Excerpt to read:
For the DRM task, the following measures were obtained from the recall phase: (a) List recall: the proportions of items correctly recalled for each list (range: 0–15), and (b) Lure recall: the proportions of lure items incorrectly recalled across the 12 lists (range: 0–12). For the final recognition task, three measures were assessed: (c) Correct hit rates: the proportions of list items correctly recognized (range: 0–36); (d) critical lure FAR (false alarm rates): the proportions of lure items incorrectly recognized (range: 0–12); (e) unrelated FAR: the proportions of non-list items incorrectly recognized (range: 0–24). For each measure, nominal scores were again computed by pooling individual responses and counting redundant items only once.

Results

GSS 1 task

Immediate and delayed free recall scores were analyzed with a mixed ANOVA, considering Group (nominal vs. collaborative) as a between-subjects factor and Time (immediate vs. delayed recall) as a within-subjects factor. As illustrated in Fig. 2, the results revealed a significant main effect of Group [F(1, 18) = 6.40, MSE = 55.61, p = .021, ηp2 = 0.26], indicating that nominal triads (M = 27.45) recalled more correct story items than collaborative triads (M = 21.70). Thus, a significant collaborative inhibition effect was observed in our online setting. The main effect of Time and the interaction between Group and Time were not significant [F(1, 18) = 0.06, MSE = 3.27, p = .79, ηp2 < 0.01 and F(1, 18) = 1.71, MSE = 3.27, p = .20, ηp2 = 0.09, respectively]Footnote 2.

Data shown:

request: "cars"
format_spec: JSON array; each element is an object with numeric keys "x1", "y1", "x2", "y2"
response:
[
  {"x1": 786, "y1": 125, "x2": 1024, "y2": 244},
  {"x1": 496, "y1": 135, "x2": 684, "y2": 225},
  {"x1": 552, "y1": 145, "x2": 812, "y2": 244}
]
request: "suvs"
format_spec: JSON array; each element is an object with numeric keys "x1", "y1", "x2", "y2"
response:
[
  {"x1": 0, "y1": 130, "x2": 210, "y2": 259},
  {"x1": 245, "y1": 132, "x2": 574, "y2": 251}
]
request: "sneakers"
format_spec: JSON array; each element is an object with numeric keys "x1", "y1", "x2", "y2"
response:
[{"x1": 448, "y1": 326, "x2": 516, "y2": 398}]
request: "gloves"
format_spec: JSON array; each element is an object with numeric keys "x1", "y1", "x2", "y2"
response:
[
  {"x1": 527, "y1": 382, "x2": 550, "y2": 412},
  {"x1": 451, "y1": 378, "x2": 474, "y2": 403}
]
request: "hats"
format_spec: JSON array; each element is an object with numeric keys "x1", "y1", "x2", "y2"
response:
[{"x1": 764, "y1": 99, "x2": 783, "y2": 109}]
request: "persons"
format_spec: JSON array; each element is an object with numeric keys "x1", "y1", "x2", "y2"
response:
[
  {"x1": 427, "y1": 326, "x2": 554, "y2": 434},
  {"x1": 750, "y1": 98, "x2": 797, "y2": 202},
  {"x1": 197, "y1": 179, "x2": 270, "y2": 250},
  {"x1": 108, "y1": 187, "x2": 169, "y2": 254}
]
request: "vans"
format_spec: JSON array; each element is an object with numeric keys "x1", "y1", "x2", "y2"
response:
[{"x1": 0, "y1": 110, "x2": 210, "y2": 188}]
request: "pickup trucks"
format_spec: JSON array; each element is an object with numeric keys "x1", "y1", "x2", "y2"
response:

Exercise A:
Answer these questions about the recall study excerpt:
(i) What range is given for unrelated FAR in the final recognition task?
(ii) What mean number of correct story items did nominal triads recall in the GSS 1 task?
(iii) Which factor served as the within-subjects factor in the mixed ANOVA?
Exercise B:
Write out word for word the part of the recall study excerpt from "Immediate and delayed" up to and including "ηp2 = 0.09, respectively]Footnote 2.".

Task answer A:
(i) 0–24
(ii) 27.45
(iii) Time (immediate vs. delayed recall)

Task answer B:
Immediate and delayed free recall scores were analyzed with a mixed ANOVA, considering Group (nominal vs. collaborative) as a between-subjects factor and Time (immediate vs. delayed recall) as a within-subjects factor. As illustrated in Fig. 2, the results revealed a significant main effect of Group [F(1, 18) = 6.40, MSE = 55.61, p = .021, ηp2 = 0.26], indicating that nominal triads (M = 27.45) recalled more correct story items than collaborative triads (M = 21.70). Thus, a significant collaborative inhibition effect was observed in our online setting. The main effect of Time and the interaction between Group and Time were not significant [F(1, 18) = 0.06, MSE = 3.27, p = .79, ηp2 < 0.01 and F(1, 18) = 1.71, MSE = 3.27, p = .20, ηp2 = 0.09, respectively]Footnote 2.